Psychological and psychiatric outcomes were evaluated in six fibromyalgia trials. Boussi-Gross et al reported significant improvements in Post-Traumatic Stress Disorder (PTSD) severity, somatization, depression, and overall psychological distress, supported by between-group analyses. Large effect sizes were observed for PTSD severity (PTSD Symptom Scale (PSS); Cohen’s d = 0.82) and somatization (Medical Somatic Dissociation Questionnaire (MSDQ); Cohen’s d = 1.01), while moderate effect sizes were found for general psychological distress and depressive symptoms, as measured by the Brief Symptoms Inventory (BSI; Cohen’s d = 0.67) and Beck Depression Inventory (BDI; Cohen’s d = 0.74).⁴¹ These results align closely with those reported by Ablin et al, who observed comparable reductions in overall psychological distress and somatization (BSI and MSDQ; Cohen’s d = 0.69 and 0.95 respectively), along with improvements in depressive symptoms (BDI; Cohen’s d = 0.80), compared to controls.⁴³

Evidence from additional studies further support these findings.
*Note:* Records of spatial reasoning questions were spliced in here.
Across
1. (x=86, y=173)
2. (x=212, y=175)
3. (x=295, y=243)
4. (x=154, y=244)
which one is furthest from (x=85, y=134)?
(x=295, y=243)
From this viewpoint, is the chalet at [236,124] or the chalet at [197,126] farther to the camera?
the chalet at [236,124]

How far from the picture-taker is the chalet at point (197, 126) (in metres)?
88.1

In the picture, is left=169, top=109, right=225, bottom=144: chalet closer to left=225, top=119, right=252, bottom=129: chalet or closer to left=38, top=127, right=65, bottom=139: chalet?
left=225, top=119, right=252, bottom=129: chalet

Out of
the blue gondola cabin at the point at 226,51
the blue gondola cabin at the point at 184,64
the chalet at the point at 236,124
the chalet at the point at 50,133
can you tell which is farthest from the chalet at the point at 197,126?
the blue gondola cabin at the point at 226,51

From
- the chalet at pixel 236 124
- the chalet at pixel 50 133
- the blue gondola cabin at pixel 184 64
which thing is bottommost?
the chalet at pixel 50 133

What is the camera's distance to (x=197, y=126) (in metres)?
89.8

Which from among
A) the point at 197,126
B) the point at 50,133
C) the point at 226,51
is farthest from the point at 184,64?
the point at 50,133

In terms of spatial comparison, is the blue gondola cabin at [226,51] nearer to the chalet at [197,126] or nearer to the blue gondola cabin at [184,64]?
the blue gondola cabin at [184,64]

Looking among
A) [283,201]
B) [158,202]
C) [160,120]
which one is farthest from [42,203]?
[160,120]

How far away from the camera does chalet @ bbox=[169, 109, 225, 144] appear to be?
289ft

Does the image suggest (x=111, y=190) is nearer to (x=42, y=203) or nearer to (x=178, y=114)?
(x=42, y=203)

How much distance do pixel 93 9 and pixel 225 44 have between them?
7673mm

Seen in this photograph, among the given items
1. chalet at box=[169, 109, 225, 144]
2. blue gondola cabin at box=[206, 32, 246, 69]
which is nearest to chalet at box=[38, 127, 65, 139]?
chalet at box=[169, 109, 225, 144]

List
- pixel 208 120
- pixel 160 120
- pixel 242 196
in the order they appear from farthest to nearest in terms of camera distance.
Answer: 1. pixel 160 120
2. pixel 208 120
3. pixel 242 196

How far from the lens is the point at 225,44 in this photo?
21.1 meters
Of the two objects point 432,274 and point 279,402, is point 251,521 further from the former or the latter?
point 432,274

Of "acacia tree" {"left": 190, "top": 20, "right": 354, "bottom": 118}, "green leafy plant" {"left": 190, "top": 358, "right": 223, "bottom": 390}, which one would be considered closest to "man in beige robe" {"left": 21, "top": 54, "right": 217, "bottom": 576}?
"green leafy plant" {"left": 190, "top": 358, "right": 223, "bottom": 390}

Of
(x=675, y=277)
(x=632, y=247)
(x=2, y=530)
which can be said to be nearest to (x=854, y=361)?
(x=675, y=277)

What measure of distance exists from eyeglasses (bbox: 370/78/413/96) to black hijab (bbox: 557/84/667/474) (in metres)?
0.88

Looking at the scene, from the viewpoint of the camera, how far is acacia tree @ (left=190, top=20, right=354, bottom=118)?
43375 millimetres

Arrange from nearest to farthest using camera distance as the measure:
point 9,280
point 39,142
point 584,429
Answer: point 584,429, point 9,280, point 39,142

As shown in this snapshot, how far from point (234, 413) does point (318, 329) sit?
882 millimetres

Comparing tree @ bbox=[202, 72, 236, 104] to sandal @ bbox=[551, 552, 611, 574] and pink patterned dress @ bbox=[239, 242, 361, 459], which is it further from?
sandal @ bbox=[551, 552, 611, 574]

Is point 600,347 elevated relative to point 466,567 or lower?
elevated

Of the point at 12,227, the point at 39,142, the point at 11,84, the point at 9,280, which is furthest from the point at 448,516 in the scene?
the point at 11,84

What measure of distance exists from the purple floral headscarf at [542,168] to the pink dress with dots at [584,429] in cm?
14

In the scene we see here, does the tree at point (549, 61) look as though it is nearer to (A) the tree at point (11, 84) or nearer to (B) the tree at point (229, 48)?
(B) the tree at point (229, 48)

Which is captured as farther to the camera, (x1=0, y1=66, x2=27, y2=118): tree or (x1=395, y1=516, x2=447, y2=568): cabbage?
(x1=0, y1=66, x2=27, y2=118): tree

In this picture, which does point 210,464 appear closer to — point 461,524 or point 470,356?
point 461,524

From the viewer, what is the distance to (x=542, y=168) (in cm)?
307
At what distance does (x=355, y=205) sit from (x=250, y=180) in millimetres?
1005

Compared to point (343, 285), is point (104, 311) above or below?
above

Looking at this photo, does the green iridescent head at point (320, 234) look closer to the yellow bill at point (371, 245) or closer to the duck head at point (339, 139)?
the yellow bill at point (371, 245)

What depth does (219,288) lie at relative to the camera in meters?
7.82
One trial observed reductions exceeding 50% in somatization, anxiety, and depression (p < 0.001), along with a 29% improvement in PTSD symptoms (p = 0.006).⁴⁶ Another study found significant and sustained decreases in anxiety and depression as measured by the Hospital Anxiety and Depression Scale (HADS), with improvements maintained at 12-week follow-up.⁴⁴ Similar effects were observed for psychological distress measured by the Symptom Checklist (SCL-90; Cohen’s d = 0.66).⁴⁷ Across studies, improvements were generally absent in control groups and were replicated in crossover.

Analgesic Use

Two out of eleven articles described the effect of HBOT on analgesia use.^28,47 Gu et al reported a 60-70% decrease in daily carbamazepine requirements in the HBOT group, compared with a 15-20% reduction in controls (p < 001). The decrease was evident within one day after treatment and remained significant for up to 60 days, returning to baseline levels after 90 days.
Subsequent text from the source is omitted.